** ACTION ITEM **
If a line includes "site", copy it out of the entries.

** MATERIAL FOR THE TASK **
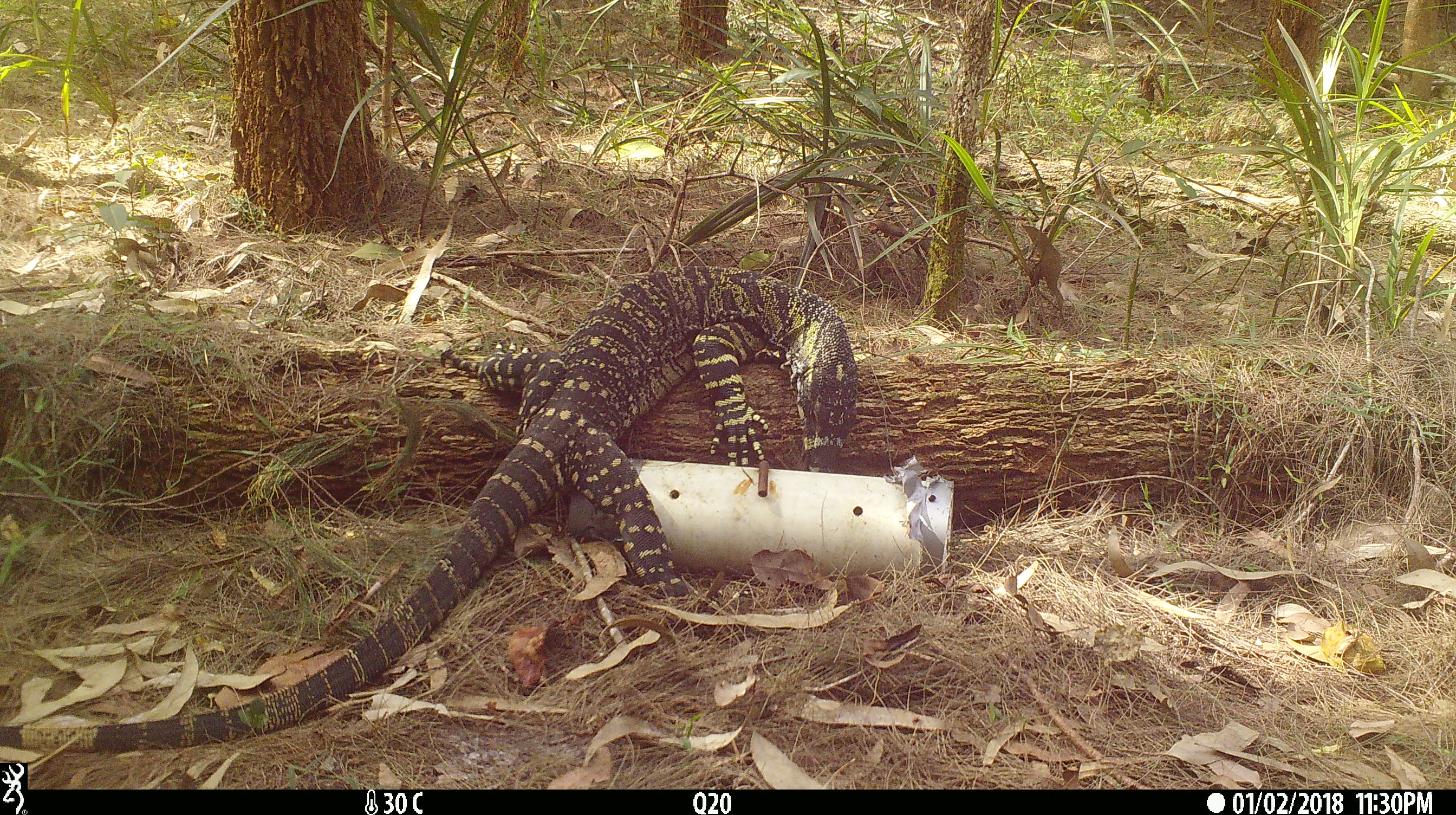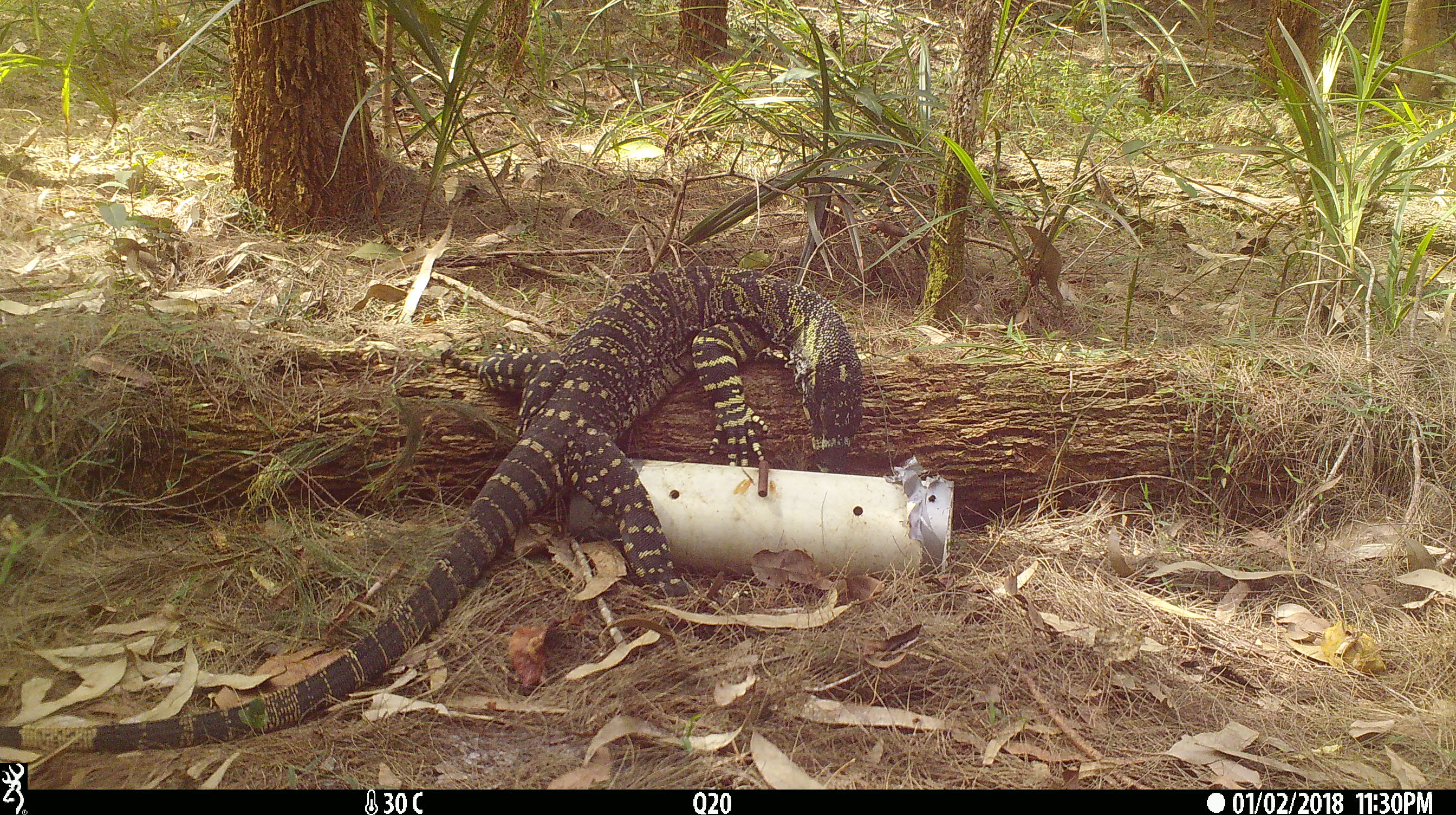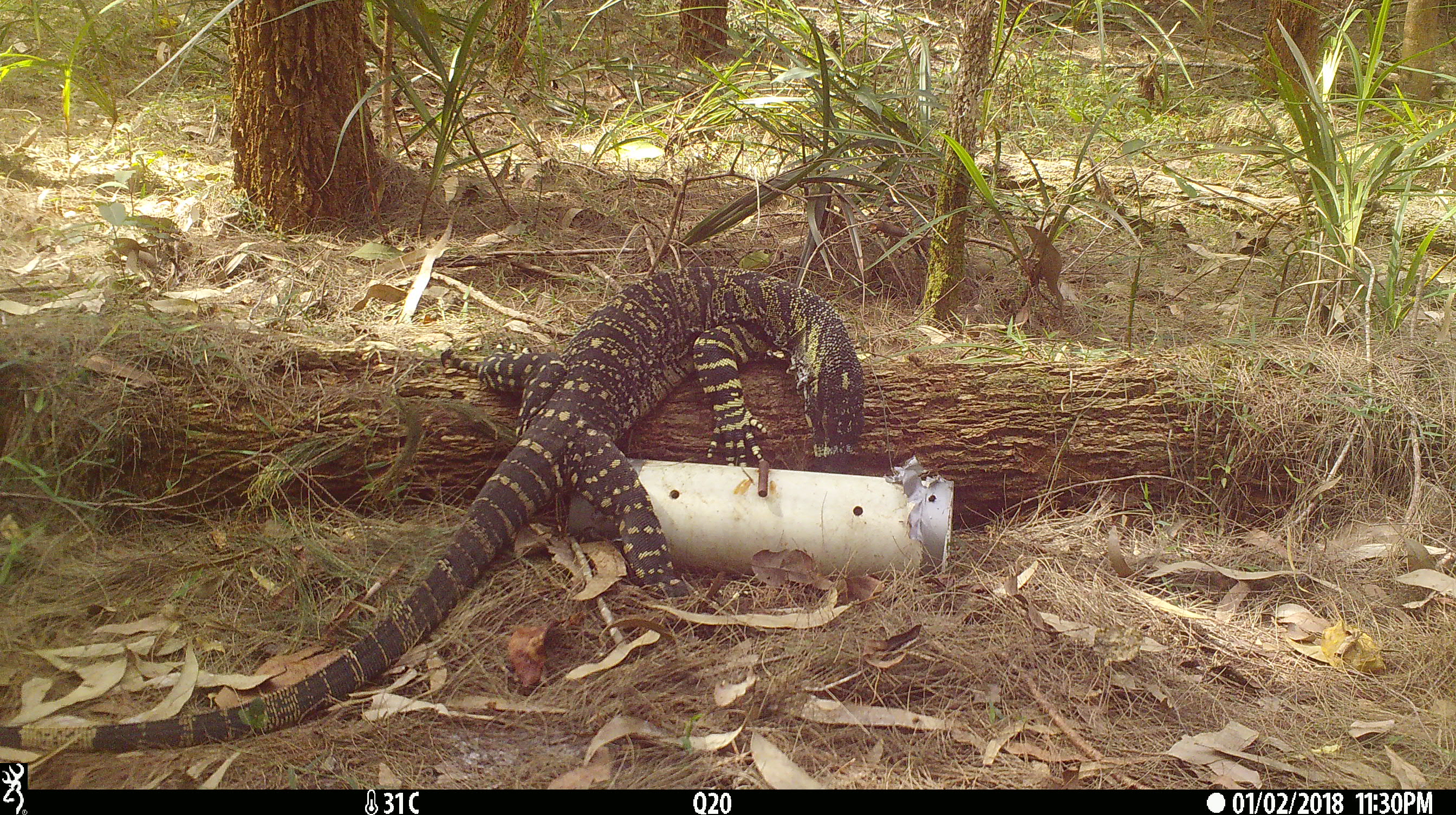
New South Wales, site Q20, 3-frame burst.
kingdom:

--

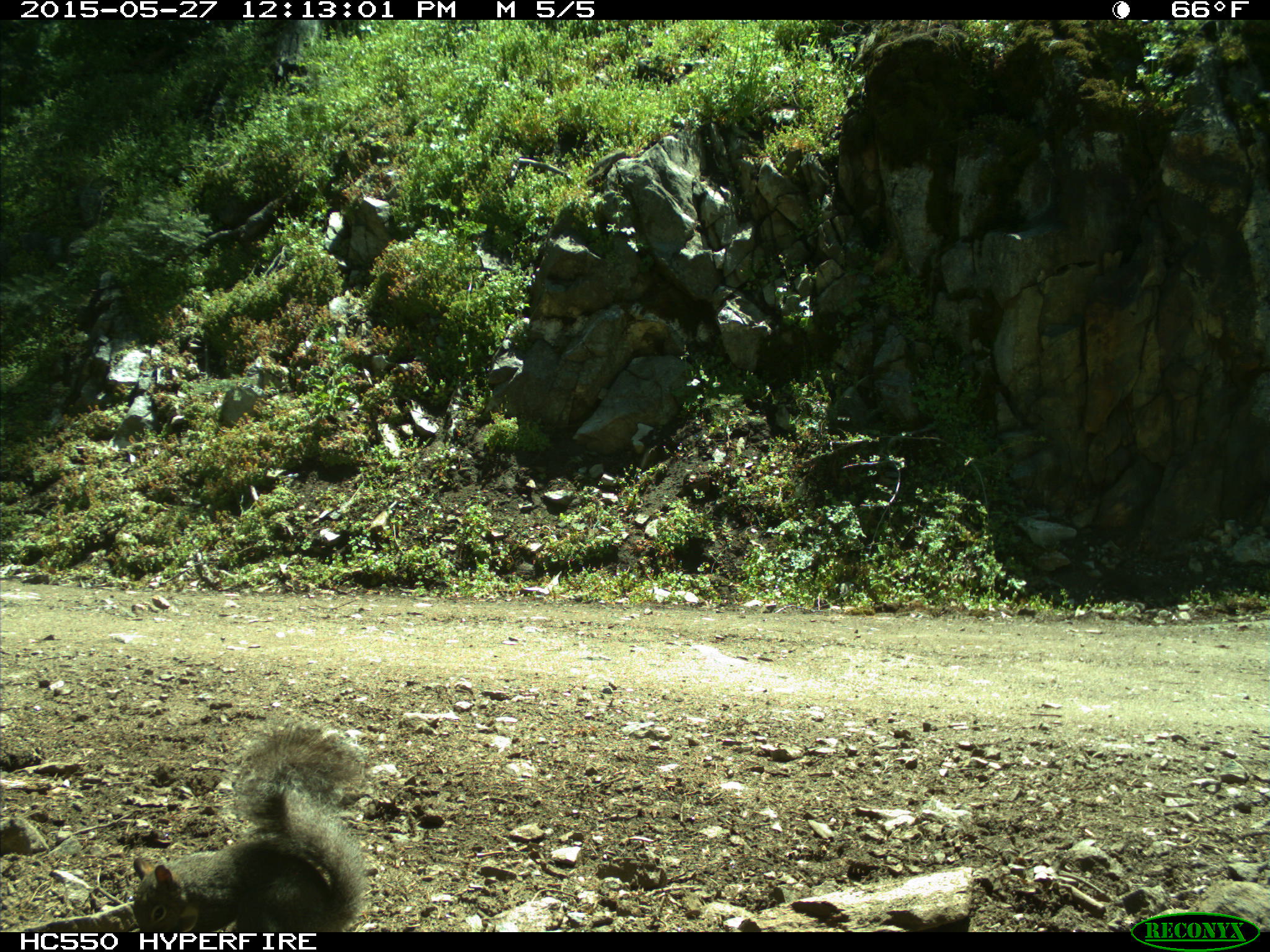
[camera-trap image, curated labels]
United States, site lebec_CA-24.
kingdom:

** FINAL ANSWER **
New South Wales, site Q20, 3-frame burst.
United States, site lebec_CA-24.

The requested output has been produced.